Jerusalem exists on at least two levels--the present and the past--that Yasser Arafat, Ehud Barak, and Bill Clinton were unable to decouple and overcome. Even as its landscape becomes increasingly dominated by modern skyscrapers, Jerusalem's soul remains its stone churches, mosques, and synagogues--ethnic and religious touchstones that say, this shrine, this territory, is ours--no matter what others may say.

It's one thing for Clinton, who has little more than his presidential pride at stake in Jerusalem to say "share sovereignty and use." It's quite another if you are a Christian or Muslim Palestinian, or an Israeli Jew--religious or not--to willingly turn land or psychic space that defines your sense of identity, faith, and history to those you see as the enemy.

If you are a Christian Palestinian who has lived for generations in Jerusalem, how do you accept Jewish Israeli soldiers having the final say over what transpires on the Via Dolorosa?

If you are a Muslim Palestinian, how galling must it be to be told that your access to the jumah prayer at al-Aqsa mosque has been terminated this Friday because Israelis are nervous about potential terrorism?

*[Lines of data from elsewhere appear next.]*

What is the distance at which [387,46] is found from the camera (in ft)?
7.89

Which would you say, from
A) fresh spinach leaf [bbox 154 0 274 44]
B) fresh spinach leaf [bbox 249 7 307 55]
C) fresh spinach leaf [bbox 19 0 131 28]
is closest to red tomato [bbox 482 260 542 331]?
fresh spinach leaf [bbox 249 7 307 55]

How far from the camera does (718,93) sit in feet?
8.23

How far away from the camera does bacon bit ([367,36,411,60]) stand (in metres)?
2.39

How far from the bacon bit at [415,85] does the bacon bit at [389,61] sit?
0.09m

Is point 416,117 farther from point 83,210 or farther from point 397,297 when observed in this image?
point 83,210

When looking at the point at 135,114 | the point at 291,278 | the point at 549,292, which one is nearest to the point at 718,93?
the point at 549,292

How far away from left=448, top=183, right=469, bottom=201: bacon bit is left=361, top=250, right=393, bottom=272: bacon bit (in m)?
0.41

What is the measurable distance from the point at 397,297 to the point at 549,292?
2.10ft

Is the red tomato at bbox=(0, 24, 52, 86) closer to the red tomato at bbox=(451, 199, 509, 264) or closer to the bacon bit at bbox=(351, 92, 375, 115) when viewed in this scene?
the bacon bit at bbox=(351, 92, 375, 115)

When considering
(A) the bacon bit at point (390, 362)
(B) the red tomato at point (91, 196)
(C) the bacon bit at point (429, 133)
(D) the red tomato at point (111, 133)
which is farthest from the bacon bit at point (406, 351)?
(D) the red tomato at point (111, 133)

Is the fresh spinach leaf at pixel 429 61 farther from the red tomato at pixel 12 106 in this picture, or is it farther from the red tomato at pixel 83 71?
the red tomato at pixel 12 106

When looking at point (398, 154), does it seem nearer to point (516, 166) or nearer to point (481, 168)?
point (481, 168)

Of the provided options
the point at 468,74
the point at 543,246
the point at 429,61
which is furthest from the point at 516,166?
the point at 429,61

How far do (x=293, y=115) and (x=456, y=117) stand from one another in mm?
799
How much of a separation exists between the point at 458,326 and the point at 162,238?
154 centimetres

If you are an Israeli Jew, for whom Jerusalem has been a national and religious dream for 2,000 years, how anguishing must it be to hear you should surrender half the city--including the Old City's Jewish Quarter, the very epicenter of the Jewish past--because the pope, the Muslim world--even the United States--the best friend Israel has ever had--say that's just the way it has to be if you want peace?

In reality, Jerusalem is already a divided city. Parts are Jewish, parts are Arab. Few Israelis dare venture into the Palestinian sectors out of fear of assault. Few Palestinians venture into the Jewish neighborhoods except to work as day laborers who must leave come sundown or be subject to police harassment.

In the narrow alleys of the Old City, Jerusalemites speak of a state of mind--mindlessness might be a better word--they refer to as "Jerusalem syndrome."

Here's how it works. An outsider, say a young American backpacker, arrives in the city and is overwhelmed by the palpable intensity of its religious and political energy. Before long, he has decided he is Jesus and must live like an Essene, or a fervently religious Jew who must pick up a rifle and move to a West Bank trailer community, or that he is a Muslim fundamentalist who must rid al-Quds, "the Holy," the Arabic name for Jerusalem, of infidels through violent jihad. It is a common loss of perspective.

Yet in a very real sense, much of the world suffers from Jerusalem syndrome. Certainly it plays a role in the psyches of the elite of Israeli and Palestinian society who came to Camp David to bargain hard over every one of the city's pink-hued stones. It shows in the passions of those in the Arab and Muslim worlds, at the Vatican, and in the Jewish right wing who insisted that neither Arafat or Barak had the right to bargain away any part of the city where, Scripture and tradition insist, Abraham came to sacrifice Isaac, David established his kingdom, Solomon built the great Temple, Jesus was crucified, and Muhammad launched his journey to heaven.

Israeli poet laureate Yehuda Amichai was quoted in Tuesday's Jerusalem Post telling the following story about how once he sat for a moment near the Jaffa Gate entrance to Jerusalem's Old City with his two baskets of purchases. A group of tourists ambled up and their guide instructed them to note the man with the baskets because he was sitting near a Roman-era arch. At that moment, Amichai said, the problem of Jerusalem--its burden of history and theology--was made crystal clear to him. If only, added Amichai, the guide had felt it more important to say, see that man who today purchased fruit and vegetables for his family, he's sitting by a Roman-era arch.

In the end at Camp David, the significance of arches and stones and faith and identity meant more than fruit and vegetables and the lives of those who may die tomorrow fighting for inherited beliefs. And many will say that is how it must be, that is what God wants.